The MI Pipelines provides the following file operators based on Git and HDFS, which can be used to get files or directories:

  • Git Directory Operator
  • Git File Operator
  • HDFS Directory Operator
  • HDFS File Operator

Git Directory Operator

The Git Directory operator is used to get all the files in the directory from the Git directory. It is often used as a pre-operator for Shell, Python, Notebook and other operators to provide the required code files. For example:

../_images/git_dir_calculator.png

Input Parameters Description

Name Required/optional Type Description
data_source_name Required String Data source name from the data source connection configuration.
project Required String Git project name.
branch Required String Git branch name.
paths Required List File path list (in list format), where the list element may be a file or path. For example: [“modelhosting_prj/model6/test1.py”].

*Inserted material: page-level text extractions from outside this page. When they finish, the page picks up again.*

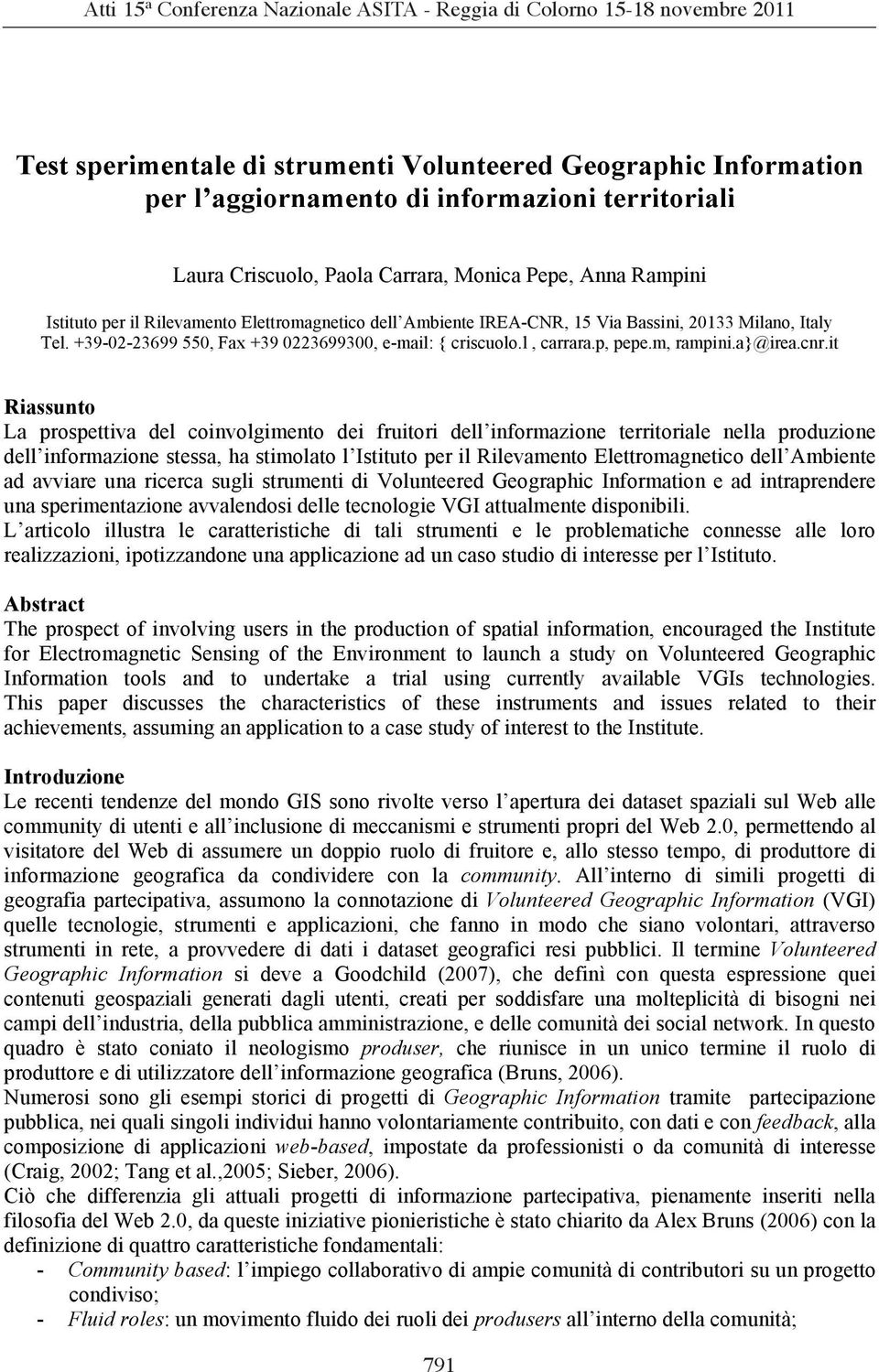 Atti 15ª Conferenza Nazionale ASITA - Reggia di Colorno 15-18 novembre 2011

Test sperimentale di strumenti Volunteered Geographic Information per l'aggiornamento di informazioni territoriali

Laura Criscuolo, Paola Carrara, Monica Pepe, Anna Rampini

Istituto per il Rilevamento Elettromagnetico dell'Ambiente IREA-CNR, 15 Via Bassini, 20133 Milano, Italy
Tel. +39-02-23699 550, Fax +39 0223699300, e-mail: { criscuolo.l , carrara.p, pepe.m, rampini.a}@irea.cnr.it

Riassunto
La prospettiva del coinvolgimento dei fruitori dell'informazione territoriale nella produzione dell'informazione stessa, ha stimolato l'Istituto per il Rilevamento Elettromagnetico dell'Ambiente ad avviare una ricerca sugli strumenti di Volunteered Geographic Information e ad intraprendere una sperimentazione avvalendosi delle tecnologie VGI attualmente disponibili.
L'articolo illustra le caratteristiche di tali strumenti e le problematiche connesse alle loro realizzazioni, ipotizzandone una applicazione ad un caso studio di interesse per l'Istituto.

Abstract
The prospect of involving users in the production of spatial information, encouraged the Institute for Electromagnetic Sensing of the Environment to launch a study on Volunteered Geographic Information tools and to undertake a trial using currently available VGIs technologies. This paper discusses the characteristics of these instruments and issues related to their achievements, assuming an application to a case study of interest to the Institute.

Introduzione
Le recenti tendenze del mondo GIS sono rivolte verso l'apertura dei dataset spaziali sul Web alle community di utenti e all'inclusione di meccanismi e strumenti propri del Web 2.0, permettendo al visitatore del Web di assumere un doppio ruolo di fruitore e, allo stesso tempo, di produttore di informazione geografica da condividere con la community. All'interno di simili progetti di geografia partecipativa, assumono la connotazione di Volunteered Geographic Information (VGI) quelle tecnologie, strumenti e applicazioni, che fanno in modo che siano volontari, attraverso strumenti in rete, a provvedere di dati i dataset geografici resi pubblici. Il termine Volunteered Geographic Information si deve a Goodchild (2007), che definì con questa espressione quei contenuti geospaziali generati dagli utenti, creati per soddisfare una molteplicità di bisogni nei campi dell'industria, della pubblica amministrazione, e delle comunità dei social network. In questo quadro è stato coniato il neologismo produser, che riunisce in un unico termine il ruolo di produttore e di utilizzatore dell'informazione geografica (Bruns, 2006).
Numerosi sono gli esempi storici di progetti di Geographic Information tramite partecipazione pubblica, nei quali singoli individui hanno volontariamente contribuito, con dati e con feedback, alla composizione di applicazioni web-based, impostate da professionisti o da comunità di interesse (Craig, 2002; Tang et al.,2005; Sieber, 2006).
Ciò che differenzia gli attuali progetti di informazione partecipativa, pienamente inseriti nella filosofia del Web 2.0, da queste iniziative pionieristiche è stato chiarito da Alex Bruns (2006) con la definizione di quattro caratteristiche fondamentali:
- Community based: l'impiego collaborativo di ampie comunità di contributori su un progetto condiviso;
- Fluid roles: un movimento fluido dei ruoli dei produsers all'interno della comunità;

791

Output parameters description

Name Type Description
workspace Directory Directory where the file is located (minio), which is of directory type, and is used to output the directories and files in paths in the form of workspace.
paths List File path list (in list format), which can be used for subsequent operators to traverse the list files for alternate processing.

Git File Operator

The Git File operator is used to get a specified single file from the Git warehouse for the input of other operators.

Input Parameters Description

Name Required/optional Type Description
data_source_name Required String Data source name from the data source connection configuration.
project Required String Git project name.
branch Required String Git branch name.
file_path Required String File path.

Output parameters description

Name Type Description
file File Output a single file pulled from Git.

HDFS Directory Operator

The HDFS Directory operator is used to get one or more files in a specified directory from HDFS.

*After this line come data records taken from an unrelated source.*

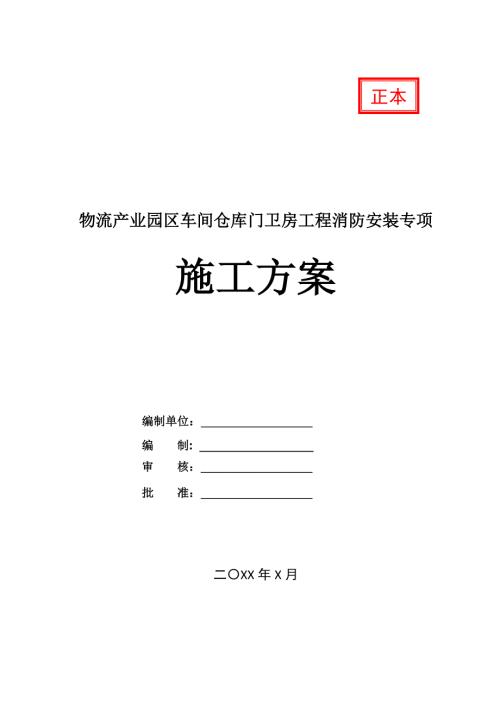 正本

物流产业园区车间仓库门卫房工程消防安装专项

施工方案

编制单位：

编　　制：

审　　核：

批　　准：

二〇XX 年 X 月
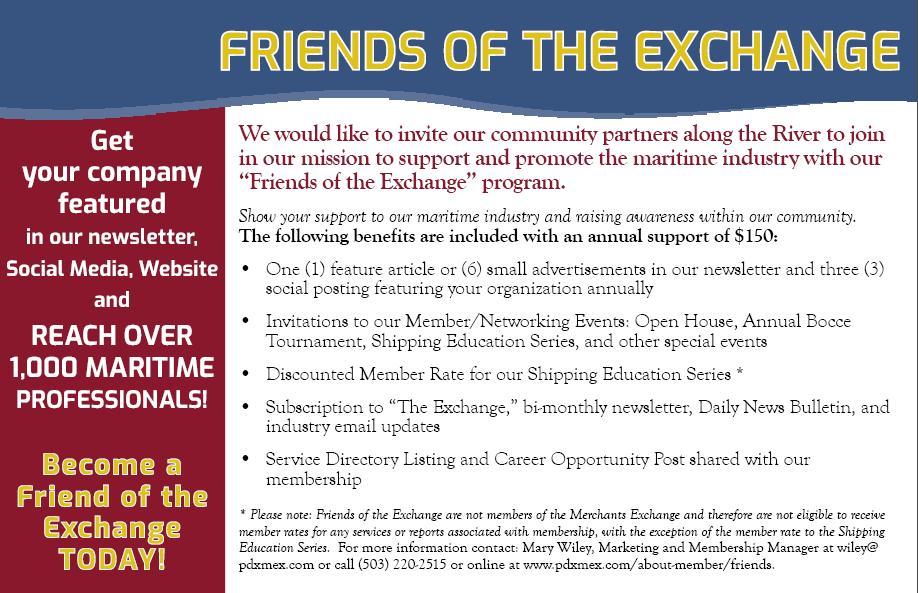 FRIENDS OF THE EXCHANGE

Get
your company
featured
in our newsletter,
Social Media, Website
and
REACH OVER
1,000 MARITIME
PROFESSIONALS!

Become a
Friend of the
Exchange
TODAY!

We would like to invite our community partners along the River to join in our mission to support and promote the maritime industry with our "Friends of the Exchange" program.

Show your support to our maritime industry and raising awareness within our community.
The following benefits are included with an annual support of $150:

• One (1) feature article or (6) small advertisements in our newsletter and three (3) social posting featuring your organization annually

• Invitations to our Member/Networking Events: Open House, Annual Bocce Tournament, Shipping Education Series, and other special events

• Discounted Member Rate for our Shipping Education Series *

• Subscription to "The Exchange," bi-monthly newsletter, Daily News Bulletin, and industry email updates

• Service Directory Listing and Career Opportunity Post shared with our membership

* Please note: Friends of the Exchange are not members of the Merchants Exchange and therefore are not eligible to receive member rates for any services or reports associated with membership, with the exception of the member rate to the Shipping Education Series. For more information contact: Mary Wiley, Marketing and Membership Manager at wiley@pdxmex.com or call (503) 220-2515 or online at www.pdxmex.com/about-member/friends.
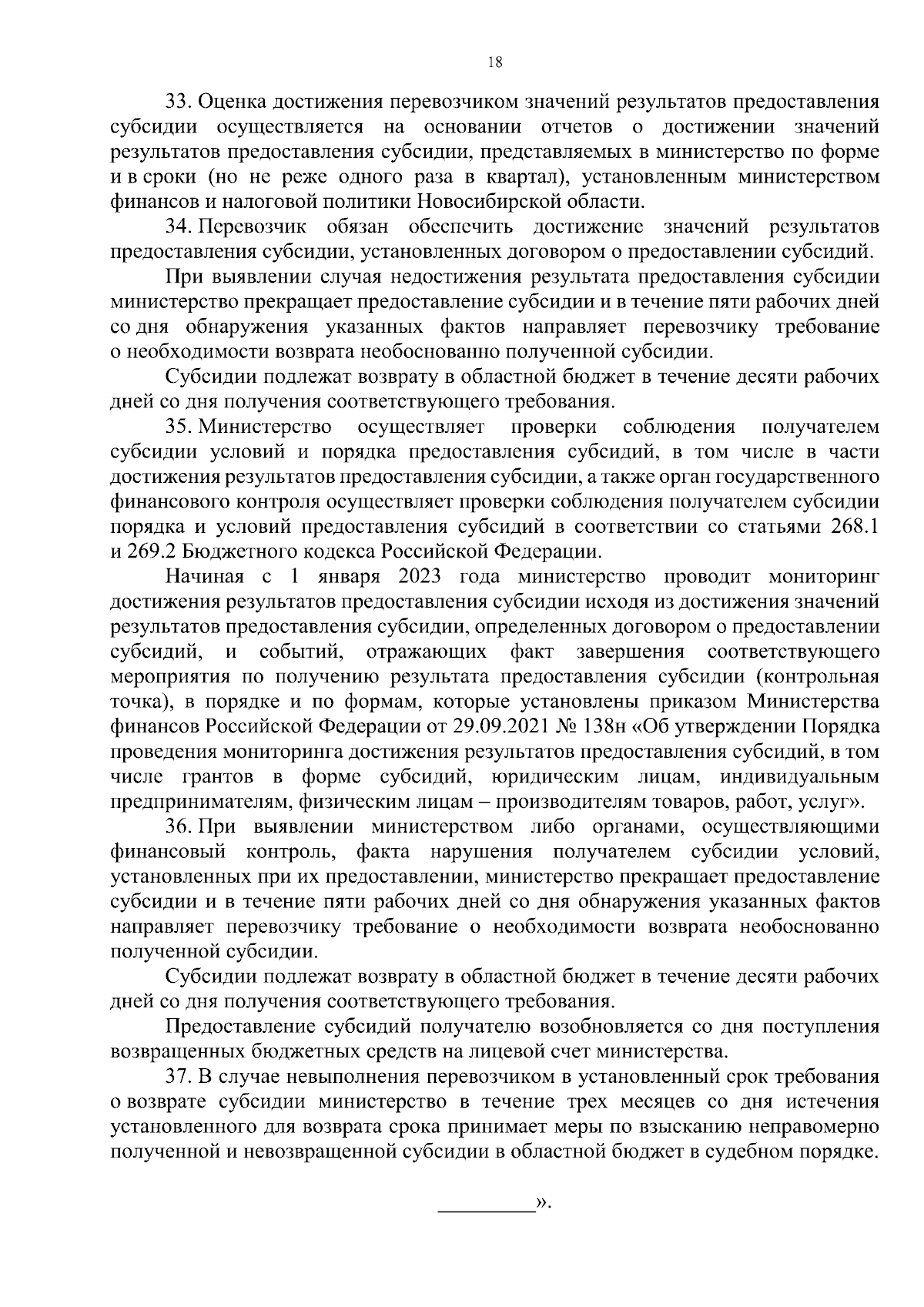 18

33. Оценка достижения перевозчиком значений результатов предоставления субсидии осуществляется на основании отчетов о достижении значений результатов предоставления субсидии, представляемых в министерство по форме и в сроки (но не реже одного раза в квартал), установленным министерством финансов и налоговой политики Новосибирской области.

34. Перевозчик обязан обеспечить достижение значений результатов предоставления субсидии, установленных договором о предоставлении субсидий.

При выявлении случая недостижения результата предоставления субсидии министерство прекращает предоставление субсидии и в течение пяти рабочих дней со дня обнаружения указанных фактов направляет перевозчику требование о необходимости возврата необоснованно полученной субсидии.

Субсидии подлежат возврату в областной бюджет в течение десяти рабочих дней со дня получения соответствующего требования.

35. Министерство осуществляет проверки соблюдения получателем субсидии условий и порядка предоставления субсидий, в том числе в части достижения результатов предоставления субсидии, а также орган государственного финансового контроля осуществляет проверки соблюдения получателем субсидии порядка и условий предоставления субсидий в соответствии со статьями 268.1 и 269.2 Бюджетного кодекса Российской Федерации.

Начиная с 1 января 2023 года министерство проводит мониторинг достижения результатов предоставления субсидии исходя из достижения значений результатов предоставления субсидии, определенных договором о предоставлении субсидий, и событий, отражающих факт завершения соответствующего мероприятия по получению результата предоставления субсидии (контрольная точка), в порядке и по формам, которые установлены приказом Министерства финансов Российской Федерации от 29.09.2021 № 138н «Об утверждении Порядка проведения мониторинга достижения результатов предоставления субсидий, в том числе грантов в форме субсидий, юридическим лицам, индивидуальным предпринимателям, физическим лицам – производителям товаров, работ, услуг».

36. При выявлении министерством либо органами, осуществляющими финансовый контроль, факта нарушения получателем субсидии условий, установленных при их предоставлении, министерство прекращает предоставление субсидии и в течение пяти рабочих дней со дня обнаружения указанных фактов направляет перевозчику требование о необходимости возврата необоснованно полученной субсидии.

Субсидии подлежат возврату в областной бюджет в течение десяти рабочих дней со дня получения соответствующего требования.

Предоставление субсидий получателю возобновляется со дня поступления возвращенных бюджетных средств на лицевой счет министерства.

37. В случае невыполнения перевозчиком в установленный срок требования о возврате субсидии министерство в течение трех месяцев со дня истечения установленного для возврата срока принимает меры по взысканию неправомерно полученной и невозвращенной субсидии в областной бюджет в судебном порядке.

_________».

Input Parameters Description

Name Required/optional Type Description
data_source_name Required String Data source name from the data source connection configuration.
file_paths Required List HDFS file path list.

Output parameters description

Name Type Description
workspace Directory File directory.
paths List File path list (in list format), which can be used for subsequent operators to traverse the list files for alternate processing.

HDFS File Operator

The HDFS File operator is used to get a single file in a specified directory from HDFS.

Input Parameters Description

Name Required/optional Type Description
data_source_name Required String Data source name from the data source connection configuration.
file_path Required String HDFS file path.

Output parameters description

Name Type Description
file File Output a single file gotten from HDFS.